> Material for this task
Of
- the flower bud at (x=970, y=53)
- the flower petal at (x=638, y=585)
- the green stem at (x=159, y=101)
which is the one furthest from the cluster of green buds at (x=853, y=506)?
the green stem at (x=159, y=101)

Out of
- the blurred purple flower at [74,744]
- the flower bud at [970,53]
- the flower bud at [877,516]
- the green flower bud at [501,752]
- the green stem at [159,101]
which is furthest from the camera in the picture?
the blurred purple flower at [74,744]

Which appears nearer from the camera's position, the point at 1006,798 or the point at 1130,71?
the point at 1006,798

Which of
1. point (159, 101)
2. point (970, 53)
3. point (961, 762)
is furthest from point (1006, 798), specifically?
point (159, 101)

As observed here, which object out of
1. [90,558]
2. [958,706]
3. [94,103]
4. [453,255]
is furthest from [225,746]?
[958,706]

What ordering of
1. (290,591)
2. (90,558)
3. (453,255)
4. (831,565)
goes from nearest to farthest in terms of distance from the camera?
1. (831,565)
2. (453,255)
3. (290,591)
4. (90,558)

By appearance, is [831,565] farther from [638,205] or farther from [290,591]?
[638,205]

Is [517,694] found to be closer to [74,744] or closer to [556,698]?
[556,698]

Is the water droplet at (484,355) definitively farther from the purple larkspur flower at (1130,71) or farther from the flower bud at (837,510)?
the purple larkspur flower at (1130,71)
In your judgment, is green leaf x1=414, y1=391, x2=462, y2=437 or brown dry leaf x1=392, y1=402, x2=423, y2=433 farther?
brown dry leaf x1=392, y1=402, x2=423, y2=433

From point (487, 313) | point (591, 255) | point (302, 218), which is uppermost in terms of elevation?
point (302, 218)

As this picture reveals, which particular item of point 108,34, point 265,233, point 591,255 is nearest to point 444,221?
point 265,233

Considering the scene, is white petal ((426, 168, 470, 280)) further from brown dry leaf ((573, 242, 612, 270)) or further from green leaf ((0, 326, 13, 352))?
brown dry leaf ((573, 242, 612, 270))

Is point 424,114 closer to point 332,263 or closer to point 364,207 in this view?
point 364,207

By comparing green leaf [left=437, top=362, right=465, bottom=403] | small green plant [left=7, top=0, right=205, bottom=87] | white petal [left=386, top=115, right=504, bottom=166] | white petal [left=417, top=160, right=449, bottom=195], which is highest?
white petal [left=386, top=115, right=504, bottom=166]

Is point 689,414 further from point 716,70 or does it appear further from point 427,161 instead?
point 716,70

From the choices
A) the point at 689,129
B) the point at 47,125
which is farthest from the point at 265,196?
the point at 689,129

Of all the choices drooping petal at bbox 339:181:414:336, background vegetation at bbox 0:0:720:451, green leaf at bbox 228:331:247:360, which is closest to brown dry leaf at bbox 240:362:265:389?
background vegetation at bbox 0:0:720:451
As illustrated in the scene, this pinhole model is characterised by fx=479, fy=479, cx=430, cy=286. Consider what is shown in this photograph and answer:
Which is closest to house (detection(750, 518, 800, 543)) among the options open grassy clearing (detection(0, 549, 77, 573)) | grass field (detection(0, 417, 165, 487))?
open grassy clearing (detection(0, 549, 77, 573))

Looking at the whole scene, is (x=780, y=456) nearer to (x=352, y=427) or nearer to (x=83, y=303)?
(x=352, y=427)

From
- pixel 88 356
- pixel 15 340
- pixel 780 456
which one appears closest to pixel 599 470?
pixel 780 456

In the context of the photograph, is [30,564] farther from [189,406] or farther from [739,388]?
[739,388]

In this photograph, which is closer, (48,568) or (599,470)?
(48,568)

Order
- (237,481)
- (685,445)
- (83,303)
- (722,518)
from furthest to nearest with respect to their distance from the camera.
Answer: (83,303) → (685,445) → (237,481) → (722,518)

> Goal
Starting with the line containing "In the context" and continuing through the final line, write each line out again in full, raising every coordinate value in the answers by 128 and leaving everything else unchanged.

> Task response
In the context of the photograph, is [30,564] farther from [189,406] or farther from [739,388]?
[867,516]

In this photograph, which is closer, (48,568) or (599,470)?
(176,696)

Order
- (237,481)
- (685,445)
- (83,303)
- (722,518)
from furthest to nearest with respect to their distance from the camera.
Answer: (211,431) → (813,573) → (365,609) → (850,646)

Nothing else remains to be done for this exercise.